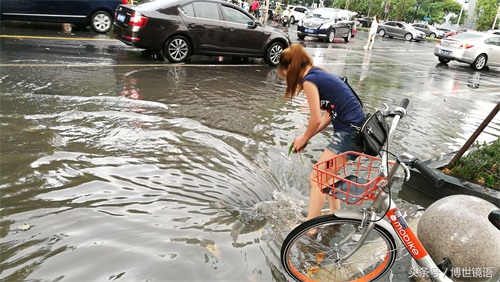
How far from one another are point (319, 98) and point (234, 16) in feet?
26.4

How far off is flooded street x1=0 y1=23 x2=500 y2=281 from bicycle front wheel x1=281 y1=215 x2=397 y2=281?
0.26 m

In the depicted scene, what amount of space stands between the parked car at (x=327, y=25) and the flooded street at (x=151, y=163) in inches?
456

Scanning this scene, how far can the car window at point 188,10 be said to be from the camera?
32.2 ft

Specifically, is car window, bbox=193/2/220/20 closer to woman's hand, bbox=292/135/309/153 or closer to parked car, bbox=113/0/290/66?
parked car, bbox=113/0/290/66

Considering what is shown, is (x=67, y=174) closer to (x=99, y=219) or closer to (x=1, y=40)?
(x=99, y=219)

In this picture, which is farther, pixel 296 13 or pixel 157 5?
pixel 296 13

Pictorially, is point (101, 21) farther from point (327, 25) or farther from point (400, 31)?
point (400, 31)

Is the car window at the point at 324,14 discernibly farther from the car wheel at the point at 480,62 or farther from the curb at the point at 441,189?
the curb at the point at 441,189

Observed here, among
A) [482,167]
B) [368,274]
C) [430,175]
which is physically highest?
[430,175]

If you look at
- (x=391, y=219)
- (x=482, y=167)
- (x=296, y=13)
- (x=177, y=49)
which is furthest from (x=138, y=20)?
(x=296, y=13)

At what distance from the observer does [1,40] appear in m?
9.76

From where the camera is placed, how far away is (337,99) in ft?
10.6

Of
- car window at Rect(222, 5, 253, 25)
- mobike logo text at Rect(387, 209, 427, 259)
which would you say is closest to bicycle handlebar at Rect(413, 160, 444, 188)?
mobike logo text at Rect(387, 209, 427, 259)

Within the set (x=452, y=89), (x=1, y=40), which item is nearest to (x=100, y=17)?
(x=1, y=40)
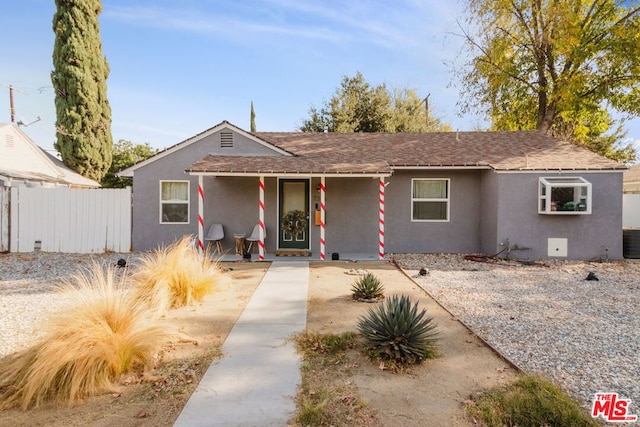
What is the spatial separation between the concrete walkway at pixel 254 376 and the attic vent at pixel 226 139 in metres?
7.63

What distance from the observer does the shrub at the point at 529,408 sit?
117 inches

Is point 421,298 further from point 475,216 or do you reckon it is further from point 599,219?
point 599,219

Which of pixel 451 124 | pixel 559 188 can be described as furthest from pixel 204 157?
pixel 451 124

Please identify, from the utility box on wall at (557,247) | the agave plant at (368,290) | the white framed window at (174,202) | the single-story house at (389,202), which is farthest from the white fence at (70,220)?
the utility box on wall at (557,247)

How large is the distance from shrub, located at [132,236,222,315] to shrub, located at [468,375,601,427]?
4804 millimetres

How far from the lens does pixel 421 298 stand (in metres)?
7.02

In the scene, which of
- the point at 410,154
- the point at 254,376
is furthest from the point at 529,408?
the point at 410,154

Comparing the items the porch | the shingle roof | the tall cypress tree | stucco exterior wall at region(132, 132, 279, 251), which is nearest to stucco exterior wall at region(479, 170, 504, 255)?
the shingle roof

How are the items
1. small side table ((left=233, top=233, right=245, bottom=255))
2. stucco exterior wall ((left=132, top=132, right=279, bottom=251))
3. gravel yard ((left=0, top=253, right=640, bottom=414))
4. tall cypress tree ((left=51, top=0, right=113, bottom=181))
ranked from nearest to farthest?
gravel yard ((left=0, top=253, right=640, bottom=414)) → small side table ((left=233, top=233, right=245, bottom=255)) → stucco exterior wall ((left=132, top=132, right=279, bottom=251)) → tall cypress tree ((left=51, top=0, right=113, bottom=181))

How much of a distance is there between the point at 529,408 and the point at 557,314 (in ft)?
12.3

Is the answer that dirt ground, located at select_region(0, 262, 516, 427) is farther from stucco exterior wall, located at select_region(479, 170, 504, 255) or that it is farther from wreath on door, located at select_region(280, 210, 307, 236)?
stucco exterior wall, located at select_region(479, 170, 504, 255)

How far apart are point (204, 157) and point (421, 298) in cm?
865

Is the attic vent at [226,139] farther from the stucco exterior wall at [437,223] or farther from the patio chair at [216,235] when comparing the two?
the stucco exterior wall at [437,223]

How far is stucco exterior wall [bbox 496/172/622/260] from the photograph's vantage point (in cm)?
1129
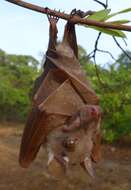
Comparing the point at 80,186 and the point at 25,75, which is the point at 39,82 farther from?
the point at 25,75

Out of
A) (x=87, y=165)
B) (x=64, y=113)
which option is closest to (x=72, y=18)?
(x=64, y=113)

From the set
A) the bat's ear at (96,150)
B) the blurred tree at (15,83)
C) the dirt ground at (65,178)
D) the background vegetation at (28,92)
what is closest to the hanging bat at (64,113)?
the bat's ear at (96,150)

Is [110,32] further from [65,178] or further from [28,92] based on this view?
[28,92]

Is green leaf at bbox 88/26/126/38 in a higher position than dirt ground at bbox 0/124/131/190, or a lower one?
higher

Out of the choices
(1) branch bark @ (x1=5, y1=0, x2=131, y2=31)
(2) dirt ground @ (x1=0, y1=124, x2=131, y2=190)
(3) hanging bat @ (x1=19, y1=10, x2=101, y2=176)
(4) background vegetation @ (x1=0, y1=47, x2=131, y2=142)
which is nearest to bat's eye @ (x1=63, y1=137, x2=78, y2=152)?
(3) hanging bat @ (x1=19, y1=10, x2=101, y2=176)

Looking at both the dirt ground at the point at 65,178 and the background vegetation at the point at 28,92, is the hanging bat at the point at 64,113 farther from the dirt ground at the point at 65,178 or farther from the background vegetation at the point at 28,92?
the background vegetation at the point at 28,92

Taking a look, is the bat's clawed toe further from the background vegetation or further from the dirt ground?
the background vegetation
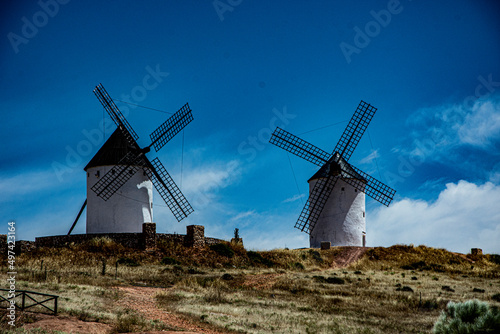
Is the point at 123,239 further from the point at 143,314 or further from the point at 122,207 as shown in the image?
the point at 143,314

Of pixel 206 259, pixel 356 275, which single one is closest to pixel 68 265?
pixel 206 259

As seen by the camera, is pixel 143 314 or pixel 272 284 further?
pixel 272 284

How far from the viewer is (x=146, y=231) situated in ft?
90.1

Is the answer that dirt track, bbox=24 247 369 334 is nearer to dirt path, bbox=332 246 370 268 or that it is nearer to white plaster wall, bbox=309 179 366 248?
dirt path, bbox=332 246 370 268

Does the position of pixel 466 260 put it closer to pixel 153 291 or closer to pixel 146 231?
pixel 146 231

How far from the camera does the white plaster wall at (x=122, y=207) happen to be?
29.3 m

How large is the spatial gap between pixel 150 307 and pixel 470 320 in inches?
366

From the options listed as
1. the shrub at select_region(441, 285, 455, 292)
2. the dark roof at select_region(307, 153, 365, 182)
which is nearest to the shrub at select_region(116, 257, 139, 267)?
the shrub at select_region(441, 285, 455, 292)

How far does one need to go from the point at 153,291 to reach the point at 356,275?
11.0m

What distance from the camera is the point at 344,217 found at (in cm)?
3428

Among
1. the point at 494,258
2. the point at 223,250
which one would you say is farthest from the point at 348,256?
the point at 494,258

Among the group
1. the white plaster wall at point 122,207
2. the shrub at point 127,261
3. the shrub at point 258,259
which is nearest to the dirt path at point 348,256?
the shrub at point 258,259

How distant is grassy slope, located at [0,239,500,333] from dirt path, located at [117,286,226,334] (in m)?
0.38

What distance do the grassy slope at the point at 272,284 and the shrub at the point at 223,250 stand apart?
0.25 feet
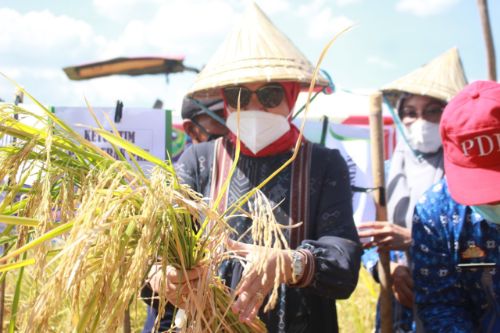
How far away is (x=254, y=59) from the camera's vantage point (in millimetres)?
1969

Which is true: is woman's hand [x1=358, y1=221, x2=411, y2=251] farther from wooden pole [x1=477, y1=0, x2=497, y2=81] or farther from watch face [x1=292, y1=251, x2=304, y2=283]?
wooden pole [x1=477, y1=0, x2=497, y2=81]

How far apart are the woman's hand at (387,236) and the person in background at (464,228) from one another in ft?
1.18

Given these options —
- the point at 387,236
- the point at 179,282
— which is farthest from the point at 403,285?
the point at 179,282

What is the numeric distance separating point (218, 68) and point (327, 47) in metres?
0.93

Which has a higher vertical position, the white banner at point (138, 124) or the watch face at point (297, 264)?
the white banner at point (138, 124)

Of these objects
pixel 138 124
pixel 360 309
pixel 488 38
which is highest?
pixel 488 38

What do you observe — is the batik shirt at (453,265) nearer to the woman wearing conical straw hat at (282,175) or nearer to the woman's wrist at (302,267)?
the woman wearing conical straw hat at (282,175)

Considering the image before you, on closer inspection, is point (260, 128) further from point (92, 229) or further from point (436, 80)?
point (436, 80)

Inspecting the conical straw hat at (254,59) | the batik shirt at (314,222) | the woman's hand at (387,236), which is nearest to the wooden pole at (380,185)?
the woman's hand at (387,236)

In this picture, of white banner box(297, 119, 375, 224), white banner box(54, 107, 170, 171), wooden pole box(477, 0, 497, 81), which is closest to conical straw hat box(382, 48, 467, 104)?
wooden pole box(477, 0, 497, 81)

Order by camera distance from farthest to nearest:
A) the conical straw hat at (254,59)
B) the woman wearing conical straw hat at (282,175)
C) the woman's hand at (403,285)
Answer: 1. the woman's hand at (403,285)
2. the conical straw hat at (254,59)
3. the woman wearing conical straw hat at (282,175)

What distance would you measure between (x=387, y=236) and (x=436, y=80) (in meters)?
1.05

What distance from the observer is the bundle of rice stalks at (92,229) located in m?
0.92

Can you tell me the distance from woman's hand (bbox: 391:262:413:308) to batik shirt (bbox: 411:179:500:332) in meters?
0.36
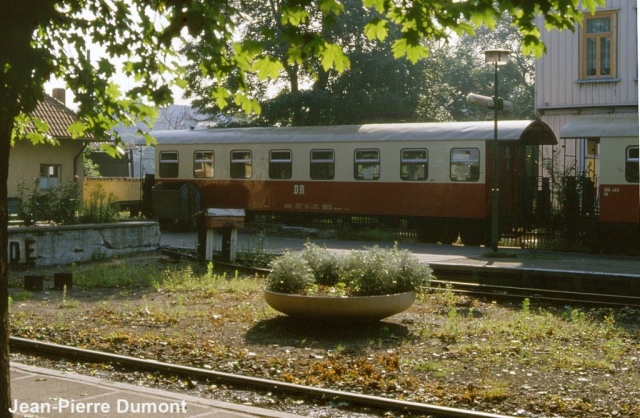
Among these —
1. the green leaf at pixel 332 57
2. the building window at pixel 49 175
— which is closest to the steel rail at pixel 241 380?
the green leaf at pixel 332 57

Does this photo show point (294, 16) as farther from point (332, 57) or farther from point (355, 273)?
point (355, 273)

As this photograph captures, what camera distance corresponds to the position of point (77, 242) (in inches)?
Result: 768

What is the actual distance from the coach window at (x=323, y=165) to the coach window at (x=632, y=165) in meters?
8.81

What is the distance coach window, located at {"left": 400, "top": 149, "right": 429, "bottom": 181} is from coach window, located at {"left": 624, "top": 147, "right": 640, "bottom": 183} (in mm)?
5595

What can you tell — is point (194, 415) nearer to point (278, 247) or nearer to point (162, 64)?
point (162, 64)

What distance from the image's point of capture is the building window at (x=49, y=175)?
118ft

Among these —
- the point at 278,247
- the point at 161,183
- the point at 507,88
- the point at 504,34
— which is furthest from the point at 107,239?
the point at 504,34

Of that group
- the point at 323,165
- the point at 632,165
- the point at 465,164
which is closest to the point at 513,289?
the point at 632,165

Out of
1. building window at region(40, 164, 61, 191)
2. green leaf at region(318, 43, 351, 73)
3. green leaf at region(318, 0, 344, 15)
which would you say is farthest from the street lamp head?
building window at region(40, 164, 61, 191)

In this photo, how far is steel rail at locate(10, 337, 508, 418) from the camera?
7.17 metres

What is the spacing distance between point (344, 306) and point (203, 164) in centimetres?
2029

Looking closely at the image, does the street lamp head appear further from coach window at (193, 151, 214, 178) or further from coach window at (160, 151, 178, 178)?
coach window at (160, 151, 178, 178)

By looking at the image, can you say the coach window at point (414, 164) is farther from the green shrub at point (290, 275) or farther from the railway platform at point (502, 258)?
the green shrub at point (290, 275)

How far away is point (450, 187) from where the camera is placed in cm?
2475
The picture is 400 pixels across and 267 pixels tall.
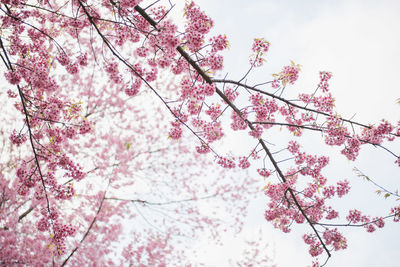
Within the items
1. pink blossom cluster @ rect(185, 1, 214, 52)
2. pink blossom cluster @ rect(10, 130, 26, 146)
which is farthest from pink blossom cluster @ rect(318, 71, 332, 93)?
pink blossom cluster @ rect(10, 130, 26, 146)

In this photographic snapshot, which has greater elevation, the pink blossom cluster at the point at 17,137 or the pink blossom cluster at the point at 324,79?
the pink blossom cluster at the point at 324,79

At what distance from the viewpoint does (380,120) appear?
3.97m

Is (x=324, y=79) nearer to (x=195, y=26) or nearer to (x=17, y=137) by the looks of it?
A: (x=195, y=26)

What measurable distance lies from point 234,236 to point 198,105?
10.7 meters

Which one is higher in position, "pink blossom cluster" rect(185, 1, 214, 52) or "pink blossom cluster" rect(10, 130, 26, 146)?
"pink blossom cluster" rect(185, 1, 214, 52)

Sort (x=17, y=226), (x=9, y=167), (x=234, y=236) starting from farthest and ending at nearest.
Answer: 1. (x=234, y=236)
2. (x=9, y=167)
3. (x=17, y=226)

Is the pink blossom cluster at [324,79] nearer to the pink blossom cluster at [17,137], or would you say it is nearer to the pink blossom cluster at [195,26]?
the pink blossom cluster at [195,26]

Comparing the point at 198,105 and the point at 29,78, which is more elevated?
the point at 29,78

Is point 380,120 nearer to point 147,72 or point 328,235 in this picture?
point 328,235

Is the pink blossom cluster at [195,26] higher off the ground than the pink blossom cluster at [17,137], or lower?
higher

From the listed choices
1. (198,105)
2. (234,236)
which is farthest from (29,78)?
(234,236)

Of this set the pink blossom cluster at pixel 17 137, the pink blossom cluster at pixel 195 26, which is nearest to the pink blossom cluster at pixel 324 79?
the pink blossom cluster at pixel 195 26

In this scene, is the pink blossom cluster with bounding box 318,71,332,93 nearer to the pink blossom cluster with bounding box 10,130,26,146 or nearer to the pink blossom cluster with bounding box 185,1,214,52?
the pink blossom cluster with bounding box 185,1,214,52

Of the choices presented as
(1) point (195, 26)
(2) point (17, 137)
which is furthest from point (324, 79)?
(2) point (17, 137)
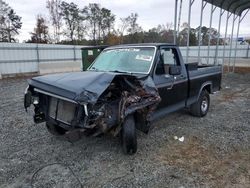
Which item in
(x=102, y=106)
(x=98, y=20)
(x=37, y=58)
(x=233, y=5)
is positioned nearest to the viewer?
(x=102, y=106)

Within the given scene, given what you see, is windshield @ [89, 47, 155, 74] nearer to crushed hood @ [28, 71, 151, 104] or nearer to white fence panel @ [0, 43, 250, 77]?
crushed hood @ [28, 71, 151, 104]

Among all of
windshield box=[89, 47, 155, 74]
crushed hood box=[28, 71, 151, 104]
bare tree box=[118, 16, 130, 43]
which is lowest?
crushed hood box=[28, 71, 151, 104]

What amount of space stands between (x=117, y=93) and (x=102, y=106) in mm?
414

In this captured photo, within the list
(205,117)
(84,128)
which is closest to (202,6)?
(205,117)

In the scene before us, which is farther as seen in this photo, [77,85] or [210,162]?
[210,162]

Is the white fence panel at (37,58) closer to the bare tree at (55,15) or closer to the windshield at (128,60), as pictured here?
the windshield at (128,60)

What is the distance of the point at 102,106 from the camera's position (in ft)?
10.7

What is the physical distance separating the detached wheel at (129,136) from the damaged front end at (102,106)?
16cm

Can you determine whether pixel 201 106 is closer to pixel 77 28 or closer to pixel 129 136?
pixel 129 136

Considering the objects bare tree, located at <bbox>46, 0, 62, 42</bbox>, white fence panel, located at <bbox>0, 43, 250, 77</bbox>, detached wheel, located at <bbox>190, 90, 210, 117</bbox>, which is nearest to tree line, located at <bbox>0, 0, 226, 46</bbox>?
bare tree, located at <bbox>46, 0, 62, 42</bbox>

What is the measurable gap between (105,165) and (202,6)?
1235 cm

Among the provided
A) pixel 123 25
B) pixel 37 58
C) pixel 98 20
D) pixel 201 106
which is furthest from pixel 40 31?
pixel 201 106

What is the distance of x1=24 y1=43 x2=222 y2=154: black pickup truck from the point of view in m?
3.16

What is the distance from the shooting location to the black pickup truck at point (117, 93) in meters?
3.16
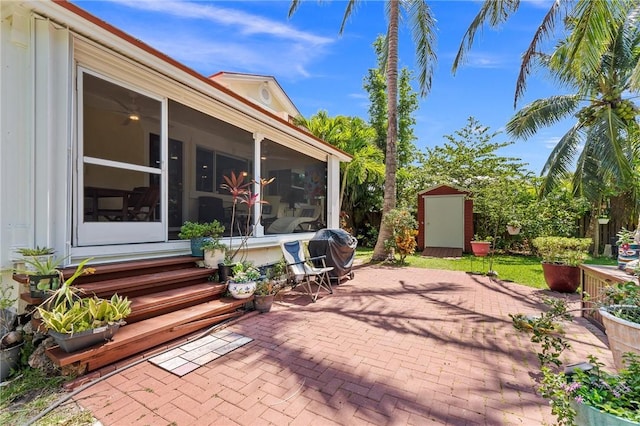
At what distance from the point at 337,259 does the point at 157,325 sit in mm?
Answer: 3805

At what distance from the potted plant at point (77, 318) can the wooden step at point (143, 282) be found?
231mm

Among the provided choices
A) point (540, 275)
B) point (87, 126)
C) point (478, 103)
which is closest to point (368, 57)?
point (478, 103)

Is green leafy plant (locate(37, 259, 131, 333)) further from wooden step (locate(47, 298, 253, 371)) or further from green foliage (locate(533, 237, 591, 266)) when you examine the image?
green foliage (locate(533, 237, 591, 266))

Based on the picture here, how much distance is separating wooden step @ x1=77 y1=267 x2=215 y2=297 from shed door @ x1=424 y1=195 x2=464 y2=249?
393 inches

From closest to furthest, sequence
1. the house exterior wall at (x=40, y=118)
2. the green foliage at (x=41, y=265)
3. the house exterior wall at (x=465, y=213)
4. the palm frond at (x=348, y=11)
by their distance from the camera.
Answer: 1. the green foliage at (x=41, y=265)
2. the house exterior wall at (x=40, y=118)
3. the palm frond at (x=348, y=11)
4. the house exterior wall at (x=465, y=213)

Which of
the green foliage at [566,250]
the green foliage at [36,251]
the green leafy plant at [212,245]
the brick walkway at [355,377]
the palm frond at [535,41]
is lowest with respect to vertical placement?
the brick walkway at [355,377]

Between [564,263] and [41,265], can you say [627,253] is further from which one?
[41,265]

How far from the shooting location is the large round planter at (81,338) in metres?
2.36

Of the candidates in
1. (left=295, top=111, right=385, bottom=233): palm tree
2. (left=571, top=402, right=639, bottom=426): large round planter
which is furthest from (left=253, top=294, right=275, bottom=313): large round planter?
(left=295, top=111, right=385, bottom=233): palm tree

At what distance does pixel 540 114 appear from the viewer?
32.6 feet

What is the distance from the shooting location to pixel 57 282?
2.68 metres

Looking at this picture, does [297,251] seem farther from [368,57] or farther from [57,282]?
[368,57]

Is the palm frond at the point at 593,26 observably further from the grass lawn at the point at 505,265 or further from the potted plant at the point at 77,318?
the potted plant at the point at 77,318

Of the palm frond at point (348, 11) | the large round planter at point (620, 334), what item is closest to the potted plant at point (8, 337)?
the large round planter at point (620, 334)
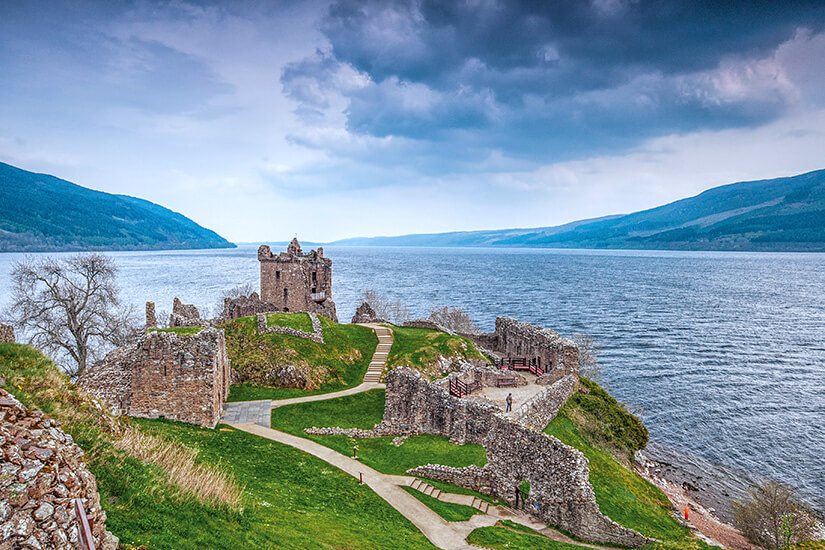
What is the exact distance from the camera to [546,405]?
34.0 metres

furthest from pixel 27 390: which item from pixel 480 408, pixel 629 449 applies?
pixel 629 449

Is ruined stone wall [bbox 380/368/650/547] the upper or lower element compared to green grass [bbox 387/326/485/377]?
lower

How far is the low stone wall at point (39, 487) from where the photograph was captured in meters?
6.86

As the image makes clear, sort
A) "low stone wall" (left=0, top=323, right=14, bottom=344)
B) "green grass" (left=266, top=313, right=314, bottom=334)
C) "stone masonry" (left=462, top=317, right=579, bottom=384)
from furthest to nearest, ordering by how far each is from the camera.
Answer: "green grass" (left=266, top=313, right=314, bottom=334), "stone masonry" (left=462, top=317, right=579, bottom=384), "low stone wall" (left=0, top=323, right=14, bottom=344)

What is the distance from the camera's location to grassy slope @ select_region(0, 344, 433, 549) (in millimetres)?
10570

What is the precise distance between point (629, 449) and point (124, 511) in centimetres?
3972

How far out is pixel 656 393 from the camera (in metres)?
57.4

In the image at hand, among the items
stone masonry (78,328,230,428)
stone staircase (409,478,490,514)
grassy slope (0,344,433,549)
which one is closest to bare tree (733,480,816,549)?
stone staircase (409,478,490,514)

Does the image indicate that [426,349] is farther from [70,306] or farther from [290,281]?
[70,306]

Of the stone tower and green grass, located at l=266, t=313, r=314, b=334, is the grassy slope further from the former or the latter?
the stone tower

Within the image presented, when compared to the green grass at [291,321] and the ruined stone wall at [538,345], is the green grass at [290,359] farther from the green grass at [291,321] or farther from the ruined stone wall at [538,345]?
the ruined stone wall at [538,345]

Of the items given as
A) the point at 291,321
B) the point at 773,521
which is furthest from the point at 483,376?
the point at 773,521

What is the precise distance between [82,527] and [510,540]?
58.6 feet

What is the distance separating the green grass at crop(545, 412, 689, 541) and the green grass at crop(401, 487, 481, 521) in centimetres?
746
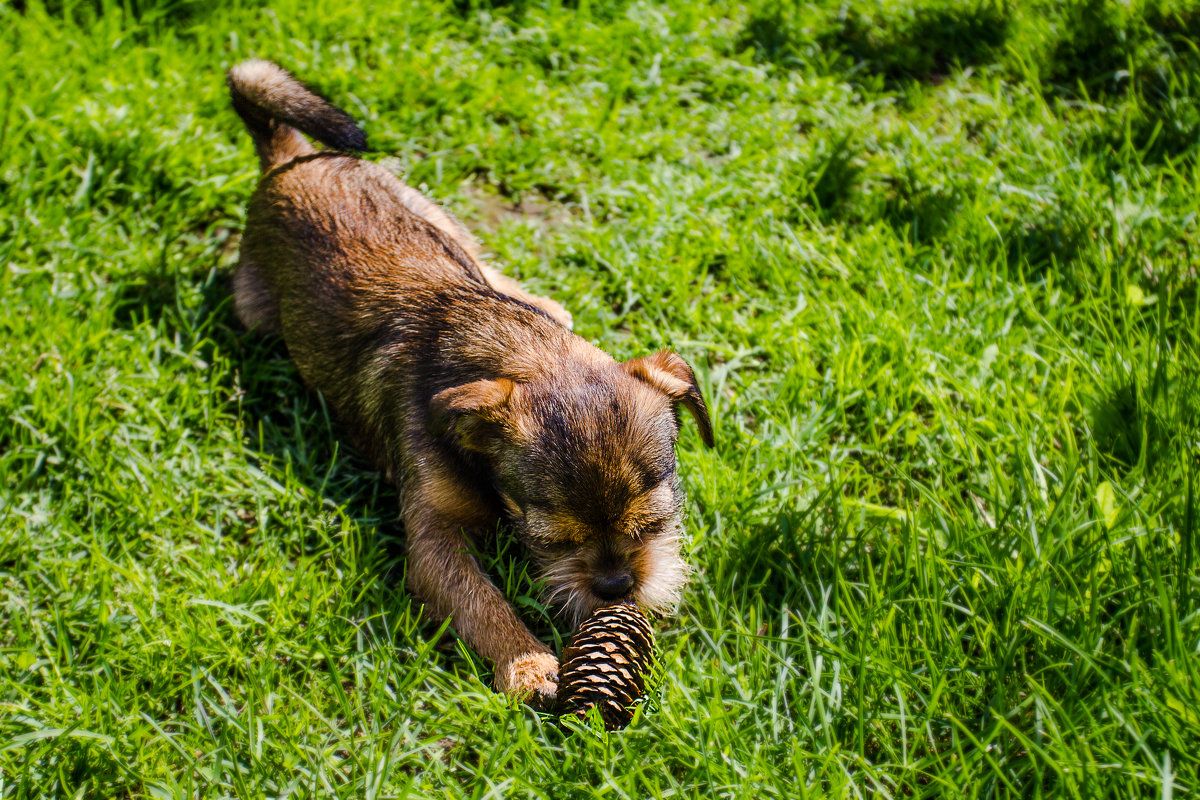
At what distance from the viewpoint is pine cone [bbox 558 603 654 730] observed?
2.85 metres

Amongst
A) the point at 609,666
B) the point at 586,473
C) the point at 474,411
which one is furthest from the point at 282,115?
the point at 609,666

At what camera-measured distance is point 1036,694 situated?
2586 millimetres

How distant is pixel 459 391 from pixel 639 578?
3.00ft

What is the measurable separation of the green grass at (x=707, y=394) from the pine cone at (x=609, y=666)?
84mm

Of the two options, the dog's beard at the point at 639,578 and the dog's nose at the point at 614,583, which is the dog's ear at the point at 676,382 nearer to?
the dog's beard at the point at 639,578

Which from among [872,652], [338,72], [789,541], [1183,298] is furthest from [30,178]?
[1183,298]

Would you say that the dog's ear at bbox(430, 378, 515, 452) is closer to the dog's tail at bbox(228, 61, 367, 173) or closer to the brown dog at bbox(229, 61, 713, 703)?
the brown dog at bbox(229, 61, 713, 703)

## WHAT THIS TASK INVOLVES
Leave out every picture, and repeat word for word only the lines from the one holding "Of the items given as" through the end of the entries above, both ends included.

## TASK ANSWER
Of the items given as
A) the point at 291,321
B) the point at 773,521
which is furthest from the point at 483,376?
the point at 773,521

What is the precise distance between [82,527] and [510,540]?
58.6 feet

What is the distance separating the green grass at crop(545, 412, 689, 541) and the green grass at crop(401, 487, 481, 521) in centimetres?
746
At what distance from the viewpoint is pine cone [bbox 558 603 654 730] observed?
2.85 metres

Amongst
A) the point at 609,666
B) the point at 586,473
C) the point at 474,411
which one is furthest from the point at 282,115?
the point at 609,666

At what camera-measured distance is point 1036,694 situated?
2586 millimetres

How distant is pixel 459 391 from pixel 639 578?
3.00ft

What is the measurable separation of the green grass at (x=707, y=394) from the pine cone at (x=609, y=666)?
84mm

Of the two options, the dog's beard at the point at 639,578 and the dog's nose at the point at 614,583, which is the dog's ear at the point at 676,382 nearer to?
the dog's beard at the point at 639,578

Which from among [872,652], [338,72], [789,541], [1183,298] is furthest from [30,178]?
[1183,298]

Would you say that the dog's ear at bbox(430, 378, 515, 452) is closer to the dog's tail at bbox(228, 61, 367, 173) or closer to the brown dog at bbox(229, 61, 713, 703)?
the brown dog at bbox(229, 61, 713, 703)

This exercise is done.